That was the news the plantation owners didn’t want the merchandise to see. Had the students been alive in those days, it would have been them. Who could have imagined, he said, that a plantation which once held slaves as property would become the property of the descendant of slaves?

The next stop, Estate Adrian. There were remains of an old stone facade. A different kind of sugar mill, representing the birth of the industrial age on St. John. Attached to it was a great metal wheel, pipes and a large boiler, laying on its side.

Dr. Sprauve explains how the wheel — a giant gear — was imported in eight pieces from Europe and reassembled on St. John. The boiler produced steam, making the gear turn, powering a grinder to crush sugar cane.

It differed from the Susannaberg mill, where wind powered gears extracted juice from the cane, sent it downhill through a channel to the boiling house. When the wind didn’t blow it was up to a team of horses or cows, harnessed to a spoke that turned round and round all day.

“What you see here at Estate Adrian, and what you would see at Reef Bay, you would see the same equipment,” Sprauve explains. “If you look at the wheel, with the gears on it, you could imagine how this came up here in parts, much of it on the backs of beasts of burden and our folks.”

The students took notes, sometimes thrusting iPhones in the air towards the speaker. It was a good opportunity to add a colorful detail about how the operator kept a big axe by the side of the mill. The axe was there in case someone got a limb caught in the gears. There would be no time, he said, to stop the machine.

Next stop: Catherineberg sugar mill, a restoration by St. John residents, some by way of Tortola  and National Park maintenance men Reggie Callwood, Mario Benjamin and Mario Evans. “The three of them worked for the park at a particular time and from what they told us, around the entrance ways were coming apart and they were able to get permission to come up here on their own free time and do some patching,” Sprauve said.

The result of those efforts, he said, were there for visitors to see.

The Friday tour was half over, with many facts for students to gather.
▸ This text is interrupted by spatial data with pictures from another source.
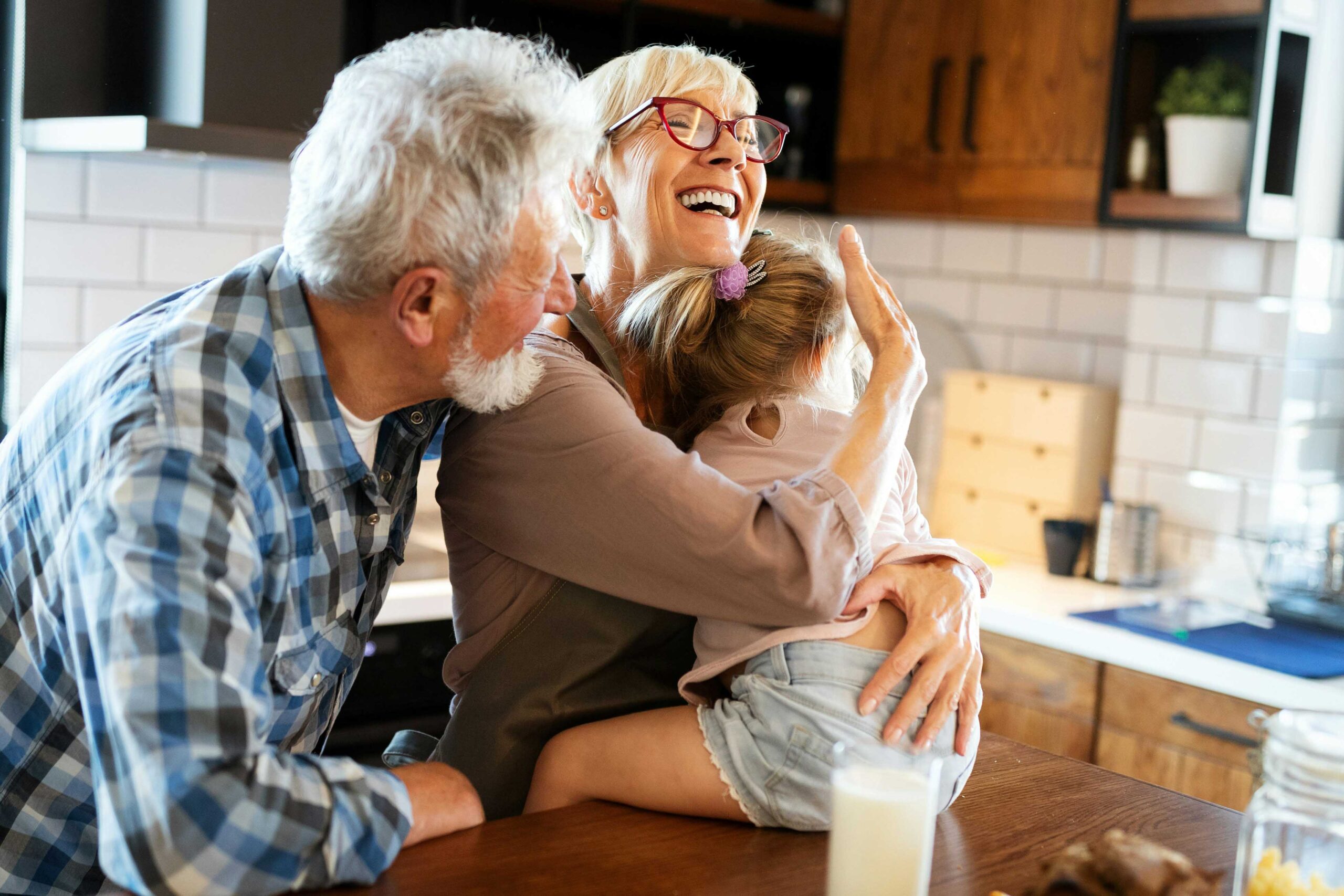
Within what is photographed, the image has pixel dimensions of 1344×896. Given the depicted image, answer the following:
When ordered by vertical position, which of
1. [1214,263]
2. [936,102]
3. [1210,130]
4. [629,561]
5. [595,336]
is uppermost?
[936,102]

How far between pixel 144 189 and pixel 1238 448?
2.49m

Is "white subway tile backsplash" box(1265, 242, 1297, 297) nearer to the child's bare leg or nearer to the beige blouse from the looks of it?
the beige blouse

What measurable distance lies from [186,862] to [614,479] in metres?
0.54

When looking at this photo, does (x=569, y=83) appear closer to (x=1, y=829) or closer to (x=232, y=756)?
(x=232, y=756)

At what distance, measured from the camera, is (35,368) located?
9.08 ft

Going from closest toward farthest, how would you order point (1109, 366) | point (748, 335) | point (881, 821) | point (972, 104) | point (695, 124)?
point (881, 821)
point (748, 335)
point (695, 124)
point (972, 104)
point (1109, 366)

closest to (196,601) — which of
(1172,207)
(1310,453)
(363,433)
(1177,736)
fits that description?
(363,433)

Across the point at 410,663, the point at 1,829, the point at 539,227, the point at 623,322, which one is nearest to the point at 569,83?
the point at 539,227

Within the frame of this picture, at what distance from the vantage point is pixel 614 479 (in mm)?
1357

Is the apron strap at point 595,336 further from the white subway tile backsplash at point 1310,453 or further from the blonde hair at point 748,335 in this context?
the white subway tile backsplash at point 1310,453

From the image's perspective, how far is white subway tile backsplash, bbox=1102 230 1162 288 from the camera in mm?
3154

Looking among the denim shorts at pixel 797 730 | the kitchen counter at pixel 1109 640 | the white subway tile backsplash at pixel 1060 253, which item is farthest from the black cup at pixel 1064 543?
the denim shorts at pixel 797 730

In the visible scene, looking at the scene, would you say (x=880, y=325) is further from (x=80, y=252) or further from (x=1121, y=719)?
(x=80, y=252)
Only then did they make the drive towards Fortsberg and the long upward walk to see the remains of the Danish garrison. 

Over the years, through research, writing and presentations, the Fortsberg story grew richer in detail.

The rebels once called the Amina were traced back to the West Coast of Ghana. They came from a state known as the Akwamu Empire. Some were skilled guerrilla fighters and had waged war with Portuguese raiders back home, for years.

They also had a special dislike for the Danes.

From the book, the Rise of the Akwamu Empire, 1650-1710, historian Ivor Wilks said Dutch traders encountered the tribesmen along a stretch known as Africa’s Gold Coast.

The Dutch, the Danish and the English trading companies said the empire ruled from densely forested hills, all the way to the coastline. In ways, the topography was similar to where they landed on St. John.

Other accounts shared with the Akwamu Traditional Council told of slave ships bearing their ancestors attempted a mutiny while being taken towards Copenhagen in 1768.

Of all the things he said he learned about Fortsberg, Ola-Niy said he was impressed by the rebel’s resolve.

“Not about the history of St. John, but the history of our people, there are three things we find. Our people are determined to be free, not only to be free but to define their identity and to exercise their right to self-determination. They will be the master of their destiny,” he said.